▸ **Selected excerpt**
From the Editors of E/The Environmental Magazine

Wash Before Eating
Is there a way to wash the pesticides off fruits and vegetables before we eat them?

Many fruits and vegetables sold in the United States today are treated with pesticides, and residues of these potentially harmful chemicals often remain on their surfaces. Rinsing all produce thoroughly before eating is always a good idea, but many pesticides, fungicides and other agricultural chemicals are trapped under a wax coating that was added to resist water and prolong shelf life. Rinsing produce with just plain water is not enough to do that job. Several companies have developed products that can help.

Organiclean - containing extracts from coconut, sugar cane, sugar maple, bilberry, orange and lemon - is completely biodegradable, organic and a registered kosher product. The manufacturer claims that the product is ideal for hard-to-clean produce like strawberries, raspberries, spinach, lettuce and broccoli. It comes in an eight-ounce plastic spray bottle.

Another option is Veggie-Wash, from Citrus Magic. Made of natural vegetable-based ingredients from citrus fruit, corn and coconut, and containing no preservatives, Veggie-Wash comes in a 16-ounce or 32-ounce spray bottles as well as gallon refills. Meanwhile, Fit Fruit & Vegetable Wash spray is made from citric acid and grapefruit oil and claims to remove 98 percent more pesticides, waxes and other contaminants versus washing with water alone. Fit comes in 12-ounce spray bottles and 32-ounce refills.

For those inclined to more homespun solutions, various combinations of common pantry items work well, too. One recipe calls for soaking produce for five minutes in a 50/50 solution of white vinegar and water, while another calls for spraying fruits and vegetables with a combination of one tablespoon of lemon juice, two tablespoons of baking soda and one cup of water. Meanwhile, Consumer Reports says that a diluted wash of dish detergent followed by a tap water rinse eliminates pesticide residues on most fruits and vegetables. After any such treatments, all produce should be rinsed thoroughly in plain water prior to eating or cooking.

Some analysts think that washing produce is not needed given strict Food and Drug Administration regulations about pesticide residues. "In the U.S., theres very little produce with pesticide residues anywhere near the allowed tolerance levels," says Elizabeth Andress, a food safety specialist with the University of Georgias Center for Food Safety. "If you use a produce wash, you may be reducing the levels of pesticide residues," she says. "But the levels were nowhere near harmful to begin with."

Nonetheless, the U.S. Environmental Protection Agency says that the only way to ensure avoidance of pesticide residues is to buy certified organic produce only. The majority of supermarkets in the U.S. stock pesticide-free organic produce for those willing to spend a few more pennies per item. Consumers should note, however, that even organic produce should be washed before eaten, even if just to remove the impurities caused by human handling.

▸ **Short exercise 1**
Turn the paragraph of the article on washing produce that begins "For those inclined to more homespun solutions" into a short list, keeping its main facts.
▸ **Short exercise 2**
Copy out word for word the part of the article on washing produce starting at "Wash Before Eating" and ending at "that can help.".
The records have nothing to do with what you're asked to do here.

▸ **Dataset excerpts**
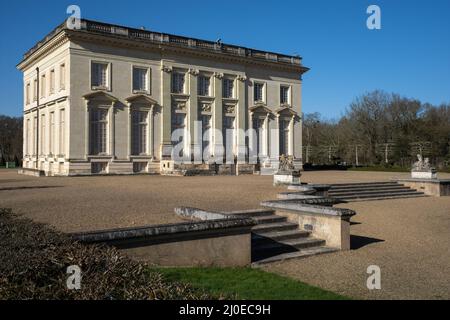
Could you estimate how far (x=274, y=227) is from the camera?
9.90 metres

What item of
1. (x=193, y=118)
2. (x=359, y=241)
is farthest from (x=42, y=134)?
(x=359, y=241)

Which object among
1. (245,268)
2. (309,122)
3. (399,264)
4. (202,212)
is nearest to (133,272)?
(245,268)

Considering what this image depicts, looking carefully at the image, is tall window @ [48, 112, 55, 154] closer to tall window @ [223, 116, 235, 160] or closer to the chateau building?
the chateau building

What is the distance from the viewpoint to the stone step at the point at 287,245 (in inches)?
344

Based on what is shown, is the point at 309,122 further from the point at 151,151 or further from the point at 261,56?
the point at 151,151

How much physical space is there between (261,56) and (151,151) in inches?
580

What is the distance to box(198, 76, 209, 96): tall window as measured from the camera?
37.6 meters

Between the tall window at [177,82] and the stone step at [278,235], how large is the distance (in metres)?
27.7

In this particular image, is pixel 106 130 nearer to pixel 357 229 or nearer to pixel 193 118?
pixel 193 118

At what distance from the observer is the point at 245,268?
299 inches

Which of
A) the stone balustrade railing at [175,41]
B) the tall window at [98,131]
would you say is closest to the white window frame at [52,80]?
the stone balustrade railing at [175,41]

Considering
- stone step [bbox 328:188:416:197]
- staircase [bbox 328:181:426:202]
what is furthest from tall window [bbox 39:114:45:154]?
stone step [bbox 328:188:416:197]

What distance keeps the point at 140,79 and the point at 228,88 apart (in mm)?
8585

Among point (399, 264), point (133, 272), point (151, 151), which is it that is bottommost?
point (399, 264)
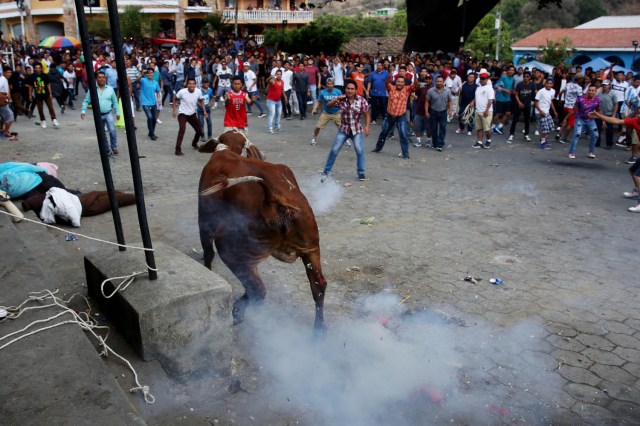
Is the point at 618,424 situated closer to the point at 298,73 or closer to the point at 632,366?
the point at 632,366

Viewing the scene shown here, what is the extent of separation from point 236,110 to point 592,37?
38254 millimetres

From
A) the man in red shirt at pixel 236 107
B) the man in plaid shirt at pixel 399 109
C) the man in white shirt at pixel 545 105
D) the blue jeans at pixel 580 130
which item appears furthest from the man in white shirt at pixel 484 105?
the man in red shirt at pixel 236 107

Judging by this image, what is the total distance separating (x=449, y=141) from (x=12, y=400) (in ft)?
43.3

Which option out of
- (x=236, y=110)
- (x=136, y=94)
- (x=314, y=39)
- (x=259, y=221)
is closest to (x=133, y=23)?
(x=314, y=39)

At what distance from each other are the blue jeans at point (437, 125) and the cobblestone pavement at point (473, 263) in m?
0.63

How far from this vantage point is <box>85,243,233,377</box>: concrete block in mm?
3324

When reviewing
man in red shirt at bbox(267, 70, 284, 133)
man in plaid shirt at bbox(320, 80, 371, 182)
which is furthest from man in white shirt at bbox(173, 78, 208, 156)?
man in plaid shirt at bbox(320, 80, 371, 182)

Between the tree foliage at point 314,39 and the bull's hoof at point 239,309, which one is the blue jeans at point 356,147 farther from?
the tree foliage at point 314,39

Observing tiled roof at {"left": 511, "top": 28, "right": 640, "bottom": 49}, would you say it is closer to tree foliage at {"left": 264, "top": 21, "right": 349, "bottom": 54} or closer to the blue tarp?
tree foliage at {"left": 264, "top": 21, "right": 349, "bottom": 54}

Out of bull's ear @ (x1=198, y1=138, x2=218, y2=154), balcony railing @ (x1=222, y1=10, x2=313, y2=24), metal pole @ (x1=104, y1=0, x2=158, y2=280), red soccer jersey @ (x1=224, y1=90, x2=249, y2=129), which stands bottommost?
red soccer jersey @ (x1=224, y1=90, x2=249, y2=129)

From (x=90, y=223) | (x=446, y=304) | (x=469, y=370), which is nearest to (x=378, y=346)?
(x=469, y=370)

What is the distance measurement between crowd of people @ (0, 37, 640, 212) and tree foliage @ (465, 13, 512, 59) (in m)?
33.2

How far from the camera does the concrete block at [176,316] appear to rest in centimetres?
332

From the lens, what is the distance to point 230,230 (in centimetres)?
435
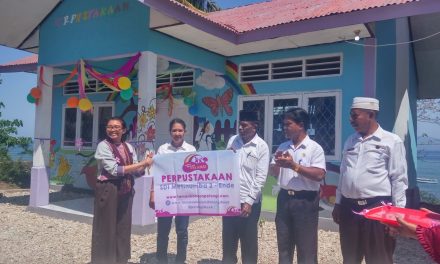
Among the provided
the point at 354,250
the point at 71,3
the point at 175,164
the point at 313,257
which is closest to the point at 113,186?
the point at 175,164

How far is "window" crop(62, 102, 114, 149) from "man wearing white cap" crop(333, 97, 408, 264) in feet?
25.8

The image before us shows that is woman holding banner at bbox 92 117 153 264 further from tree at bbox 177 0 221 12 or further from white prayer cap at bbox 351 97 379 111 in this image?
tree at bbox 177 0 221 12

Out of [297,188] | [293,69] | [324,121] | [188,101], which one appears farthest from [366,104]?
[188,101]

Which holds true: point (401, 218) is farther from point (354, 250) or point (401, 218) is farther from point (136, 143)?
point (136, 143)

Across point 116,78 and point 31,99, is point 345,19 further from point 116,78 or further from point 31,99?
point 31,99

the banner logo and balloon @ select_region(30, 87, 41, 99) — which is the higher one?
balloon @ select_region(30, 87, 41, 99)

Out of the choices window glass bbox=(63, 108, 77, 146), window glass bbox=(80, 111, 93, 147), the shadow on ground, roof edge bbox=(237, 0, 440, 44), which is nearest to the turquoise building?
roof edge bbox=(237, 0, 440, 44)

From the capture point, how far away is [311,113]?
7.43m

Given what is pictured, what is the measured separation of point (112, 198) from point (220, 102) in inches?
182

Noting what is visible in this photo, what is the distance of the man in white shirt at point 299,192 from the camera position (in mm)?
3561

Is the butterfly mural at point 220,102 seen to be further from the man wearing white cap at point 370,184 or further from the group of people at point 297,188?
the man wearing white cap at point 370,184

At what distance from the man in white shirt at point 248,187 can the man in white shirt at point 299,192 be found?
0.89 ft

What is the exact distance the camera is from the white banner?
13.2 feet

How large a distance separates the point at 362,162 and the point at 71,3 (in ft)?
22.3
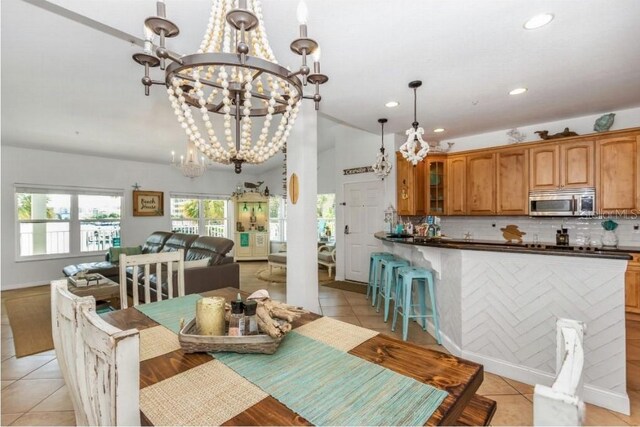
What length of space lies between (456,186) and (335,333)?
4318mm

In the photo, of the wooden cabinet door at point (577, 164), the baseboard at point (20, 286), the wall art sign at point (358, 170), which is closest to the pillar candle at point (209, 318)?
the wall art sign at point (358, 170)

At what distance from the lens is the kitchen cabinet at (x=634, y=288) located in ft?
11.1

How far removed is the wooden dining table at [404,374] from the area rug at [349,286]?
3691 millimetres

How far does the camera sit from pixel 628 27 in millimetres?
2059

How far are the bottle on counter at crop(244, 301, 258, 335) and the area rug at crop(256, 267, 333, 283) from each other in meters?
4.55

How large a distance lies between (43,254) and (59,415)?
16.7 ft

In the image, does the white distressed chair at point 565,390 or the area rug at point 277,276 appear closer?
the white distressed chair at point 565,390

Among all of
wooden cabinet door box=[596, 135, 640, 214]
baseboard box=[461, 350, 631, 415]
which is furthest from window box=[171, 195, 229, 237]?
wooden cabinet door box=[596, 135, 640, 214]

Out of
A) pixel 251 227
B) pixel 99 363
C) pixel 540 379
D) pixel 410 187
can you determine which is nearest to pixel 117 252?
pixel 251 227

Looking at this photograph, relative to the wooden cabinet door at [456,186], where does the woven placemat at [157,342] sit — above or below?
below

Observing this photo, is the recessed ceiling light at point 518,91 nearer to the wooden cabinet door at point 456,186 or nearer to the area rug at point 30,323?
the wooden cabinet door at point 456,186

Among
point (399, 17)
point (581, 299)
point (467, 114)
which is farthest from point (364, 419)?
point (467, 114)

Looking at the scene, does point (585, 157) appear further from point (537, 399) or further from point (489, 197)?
==
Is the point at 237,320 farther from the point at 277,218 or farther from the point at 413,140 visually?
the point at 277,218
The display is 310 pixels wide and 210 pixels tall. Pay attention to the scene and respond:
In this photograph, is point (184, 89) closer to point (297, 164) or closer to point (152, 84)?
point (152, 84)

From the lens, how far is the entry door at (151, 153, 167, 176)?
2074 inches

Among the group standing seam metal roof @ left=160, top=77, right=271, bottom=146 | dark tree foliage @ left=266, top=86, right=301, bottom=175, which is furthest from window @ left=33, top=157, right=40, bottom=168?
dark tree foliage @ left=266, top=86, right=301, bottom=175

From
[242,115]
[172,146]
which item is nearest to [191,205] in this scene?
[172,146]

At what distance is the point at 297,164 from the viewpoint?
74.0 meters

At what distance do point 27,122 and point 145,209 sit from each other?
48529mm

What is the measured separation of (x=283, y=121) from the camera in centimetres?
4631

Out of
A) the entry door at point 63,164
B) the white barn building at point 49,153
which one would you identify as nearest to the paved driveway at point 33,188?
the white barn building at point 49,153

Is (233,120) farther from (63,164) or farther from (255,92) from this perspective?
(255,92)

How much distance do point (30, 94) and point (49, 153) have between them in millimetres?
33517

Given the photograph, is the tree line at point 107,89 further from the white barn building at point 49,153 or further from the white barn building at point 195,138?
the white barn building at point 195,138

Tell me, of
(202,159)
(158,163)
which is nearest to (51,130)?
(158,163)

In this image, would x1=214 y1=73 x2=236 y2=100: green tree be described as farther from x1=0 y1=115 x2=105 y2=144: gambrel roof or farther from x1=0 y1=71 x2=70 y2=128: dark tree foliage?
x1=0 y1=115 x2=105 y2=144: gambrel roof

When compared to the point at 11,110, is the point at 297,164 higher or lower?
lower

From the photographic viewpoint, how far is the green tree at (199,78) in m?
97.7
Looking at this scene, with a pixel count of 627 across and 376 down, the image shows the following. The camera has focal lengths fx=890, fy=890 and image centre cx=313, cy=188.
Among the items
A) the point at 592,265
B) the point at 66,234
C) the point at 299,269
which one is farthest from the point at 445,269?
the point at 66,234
--
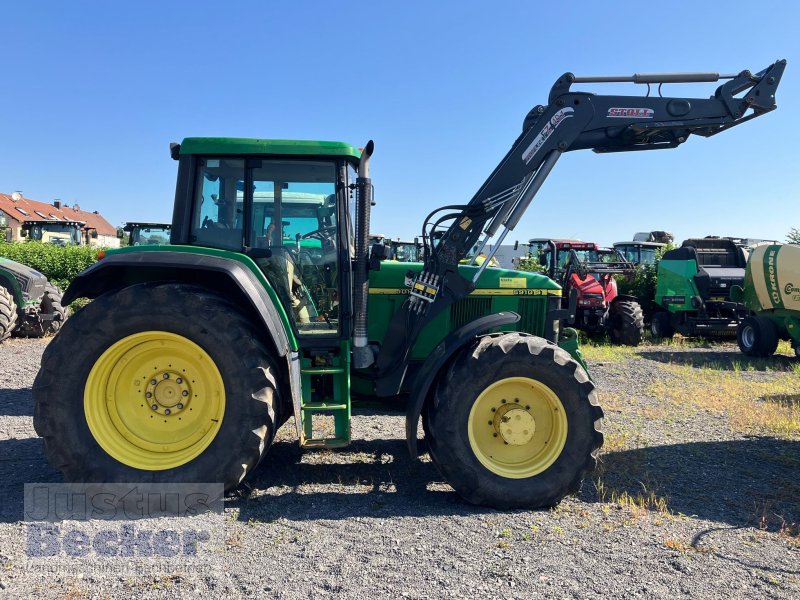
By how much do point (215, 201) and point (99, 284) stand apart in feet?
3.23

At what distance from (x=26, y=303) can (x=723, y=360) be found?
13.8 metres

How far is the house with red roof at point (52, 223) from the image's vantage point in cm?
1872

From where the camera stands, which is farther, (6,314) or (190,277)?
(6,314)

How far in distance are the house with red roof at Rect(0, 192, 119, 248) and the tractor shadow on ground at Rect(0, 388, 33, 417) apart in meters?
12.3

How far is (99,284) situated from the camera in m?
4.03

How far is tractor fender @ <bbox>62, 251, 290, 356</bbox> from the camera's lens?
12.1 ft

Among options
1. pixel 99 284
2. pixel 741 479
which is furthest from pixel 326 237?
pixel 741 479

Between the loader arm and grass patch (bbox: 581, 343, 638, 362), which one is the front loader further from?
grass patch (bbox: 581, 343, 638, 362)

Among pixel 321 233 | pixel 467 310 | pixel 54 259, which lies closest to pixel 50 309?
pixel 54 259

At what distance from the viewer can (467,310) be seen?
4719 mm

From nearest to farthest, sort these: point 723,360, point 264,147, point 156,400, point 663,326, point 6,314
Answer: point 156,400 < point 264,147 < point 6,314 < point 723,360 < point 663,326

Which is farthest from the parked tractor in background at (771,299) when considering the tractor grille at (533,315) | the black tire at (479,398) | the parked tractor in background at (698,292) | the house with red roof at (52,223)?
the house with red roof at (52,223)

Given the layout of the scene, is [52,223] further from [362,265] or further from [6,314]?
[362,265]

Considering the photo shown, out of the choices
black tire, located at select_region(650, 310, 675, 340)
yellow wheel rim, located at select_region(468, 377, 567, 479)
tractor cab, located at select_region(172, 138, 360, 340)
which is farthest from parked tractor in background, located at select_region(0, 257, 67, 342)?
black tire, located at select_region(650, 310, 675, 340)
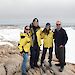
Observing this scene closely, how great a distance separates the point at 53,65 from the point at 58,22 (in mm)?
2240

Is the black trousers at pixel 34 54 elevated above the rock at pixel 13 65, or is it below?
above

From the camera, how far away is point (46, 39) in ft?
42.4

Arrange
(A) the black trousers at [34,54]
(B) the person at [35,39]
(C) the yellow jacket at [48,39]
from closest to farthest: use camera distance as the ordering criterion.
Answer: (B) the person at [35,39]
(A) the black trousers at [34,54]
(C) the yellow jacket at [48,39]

▸ **Expected output 1**
- Common pantry items can work for washing produce.
- Soak produce for five minutes in a 50/50 mix of white vinegar and water.
- Or spray it with one tablespoon of lemon juice, two tablespoons of baking soda and one cup of water.
- Consumer Reports says a diluted dish detergent wash followed by a tap water rinse removes pesticide residues on most fruits and vegetables.
- After any of these, rinse all produce well in plain water before eating or cooking.

▸ **Expected output 2**
Wash Before Eating
Is there a way to wash the pesticides off fruits and vegetables before we eat them?

Many fruits and vegetables sold in the United States today are treated with pesticides, and residues of these potentially harmful chemicals often remain on their surfaces. Rinsing all produce thoroughly before eating is always a good idea, but many pesticides, fungicides and other agricultural chemicals are trapped under a wax coating that was added to resist water and prolong shelf life. Rinsing produce with just plain water is not enough to do that job. Several companies have developed products that can help.